Il braciere. Il buio di Badu ’e Carros, la vecchia Cayenna delle Brigate rosse («un braciere perennemente acceso», così lo chiamò sul finire degli anni Settanta l’allora procuratore della Repubblica di Nuoro Francesco Marcello), gli è servito per tentare di dare nuova luce alla sua vita tutto sommato giovane. Tanto giovane da poterci fare non uno ma due pensierini sul pentimento.

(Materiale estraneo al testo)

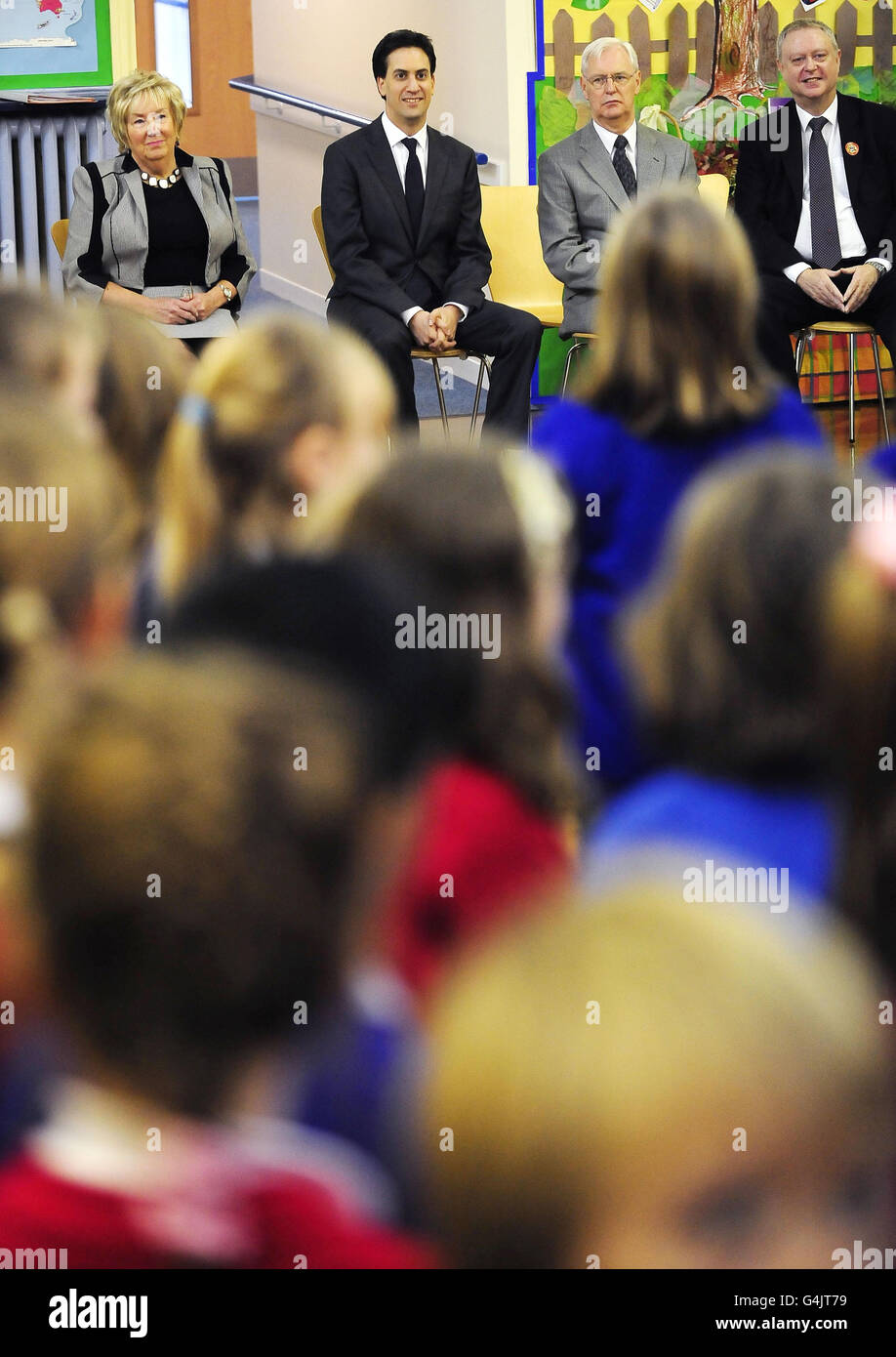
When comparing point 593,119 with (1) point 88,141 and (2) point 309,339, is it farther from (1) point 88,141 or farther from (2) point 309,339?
(2) point 309,339

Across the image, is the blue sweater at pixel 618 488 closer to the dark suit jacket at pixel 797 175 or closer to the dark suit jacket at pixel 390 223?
the dark suit jacket at pixel 390 223

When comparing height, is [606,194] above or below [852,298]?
above

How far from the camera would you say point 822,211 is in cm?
495

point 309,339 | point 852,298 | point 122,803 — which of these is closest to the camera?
point 122,803

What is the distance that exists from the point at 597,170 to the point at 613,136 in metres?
0.14

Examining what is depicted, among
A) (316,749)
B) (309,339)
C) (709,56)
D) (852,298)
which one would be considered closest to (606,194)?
(852,298)

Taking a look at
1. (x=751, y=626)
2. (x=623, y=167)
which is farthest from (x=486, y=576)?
(x=623, y=167)

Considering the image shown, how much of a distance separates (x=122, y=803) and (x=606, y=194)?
14.7 ft

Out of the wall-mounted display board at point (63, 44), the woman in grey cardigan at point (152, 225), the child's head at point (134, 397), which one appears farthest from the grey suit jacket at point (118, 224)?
the wall-mounted display board at point (63, 44)

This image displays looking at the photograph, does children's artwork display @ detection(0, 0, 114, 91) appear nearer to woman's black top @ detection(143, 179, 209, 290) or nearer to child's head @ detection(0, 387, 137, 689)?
woman's black top @ detection(143, 179, 209, 290)

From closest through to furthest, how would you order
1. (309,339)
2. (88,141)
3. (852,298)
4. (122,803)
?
(122,803) < (309,339) < (852,298) < (88,141)

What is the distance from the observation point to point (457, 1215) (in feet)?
2.22

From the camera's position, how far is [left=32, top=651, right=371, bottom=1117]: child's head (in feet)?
2.62

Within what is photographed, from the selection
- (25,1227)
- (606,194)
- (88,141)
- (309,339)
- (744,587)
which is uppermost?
(88,141)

Così ha iniziato a collaborare con la Giustizia, a rispondere alle domande dei pm Antonello Ardituro e Cesare Sirignano del pool anticamorra di Napoli. Da Nuoro a Napoli, dunque. Anche se nulla si sa sulla nuova destinazione del superboss di Gomorra. Certo è che nei giorni scorsi è scattato il piano di protezione dei famigliari di Antonio Iovine. Eclissati i figli, eclissata la moglie. Spariti come è sparito da Nuoro ’o Ninno. Il “bambino” sepolto vivo e ora resuscitato.